Jury Role In Raising Sentences Affirmed
Ruling May Affect States' Procedures
By Charles Lane
Washington Post Staff Writer
Friday, June 25, 2004; Page A01
A bitterly divided Supreme Court ruled yesterday that only juries, not judges, may increase criminal sentences beyond the maximums suggested by statutory guidelines, a decision that throws into doubt sentencing procedures used by nine states and possibly the federal government.
By a vote of 5 to 4, the court said a trial judge in Washington state violated the Constitution when he sentenced a convicted kidnapper to 90 months in prison rather than the 53-month maximum prescribed by state law. The judge was following a provision of the law that permits judges to impose higher sentences when they find that the facts warrant harsher punishment.
But the court said the Sixth Amendment guarantee of a jury trial in felony cases means that any facts that would result in a sentence above the range of sentences specifically mentioned in the law must be found by a jury beyond a reasonable doubt.
"When a judge inflicts a punishment that the jury's verdict alone does not allow . . . the judge exceeds his proper authority," Justice Antonin Scalia wrote for the majority.
The ruling was the latest application of the court's 2000 ruling in Apprendi v.
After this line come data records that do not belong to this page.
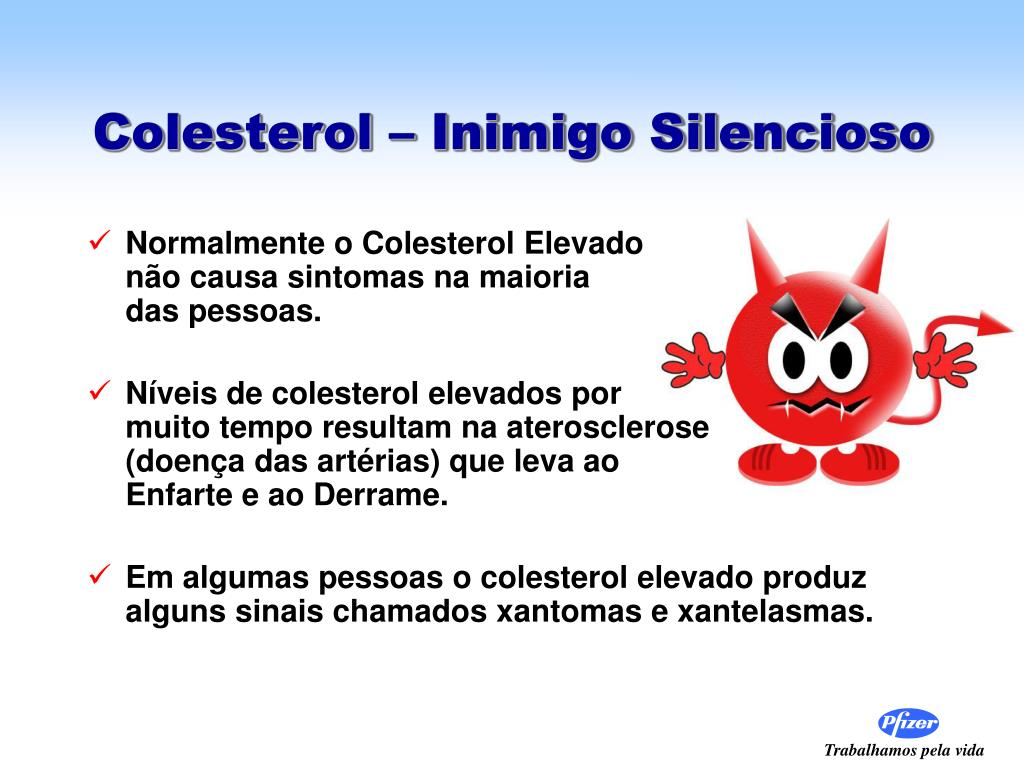 Colesterol – Inimigo Silencioso

✓ Normalmente o Colesterol Elevado não causa sintomas na maioria das pessoas.

✓ Níveis de colesterol elevados por muito tempo resultam na aterosclerose (doença das artérias) que leva ao Enfarte e ao Derrame.

✓ Em algumas pessoas o colesterol elevado produz alguns sinais chamados xantomas e xantelasmas.

Pfizer
Trabalhamos pela vida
New Jersey, in which the court roiled criminal law by holding for the first time that factual findings a court uses to increase sentences must be made by a jury rather than by a judge.
The court used Apprendi in 2002 to strike down state laws that call for judges, rather than juries, to decide between life imprisonment and death in capital cases. But in a separate case yesterday, the court limited the impact of that ruling by declaring that it would not apply retroactively.
The decision yesterday in Blakely v. Washington, No. 02-1632, may be Apprendi's most significant consequence yet. It poses a direct challenge to the past quarter-century's worth of sentencing reform at both the state and federal levels.
In response to concerns that similar crimes were being punished much differently by judges in different courts, the federal government and some states replaced previous sentencing systems, under which juries determined defendants' guilt or innocence and judges determined sentences pretty much as they saw fit.
The new sentencing guidelines typically established a range of prison time for various crimes, with judges permitted to "depart upward" from that range if they find "aggravating factors" deserving of harsher punishment.
Federal sentencing guidelines were established in 1987, and Washington is one of nine states that have similar systems. The Bush administration supported Washington in the case, out of concern that federal guidelines be kept intact.
"If defendants asserted the right this decision gives them, a very large fraction of the sentences in federal criminal cases and probably a sizable number of criminal cases in states with state sentencing guidelines would be unconstitutional," said William J. Stuntz, a professor of law at Harvard University who specializes in criminal issues.
In a strongly worded dissenting opinion, which she read from the bench in what was, for her, an unusual display of disagreement with the majority, Justice Sandra Day O'Connor said that "the practical consequences of today's decision may be disastrous."
"If the choice is between adopting a balanced case-by-case approach that takes into consideration the values underlying the Bill of Rights as well as the history of a particular sentencing reform law, and adopting a rigid rule that destroys everything in its path, I will choose the former," she wrote.
O'Connor listed Alaska, Arkansas, Florida, Kansas, Michigan, Minnesota, Oregon and Pennsylvania as states with systems similar to Washington's.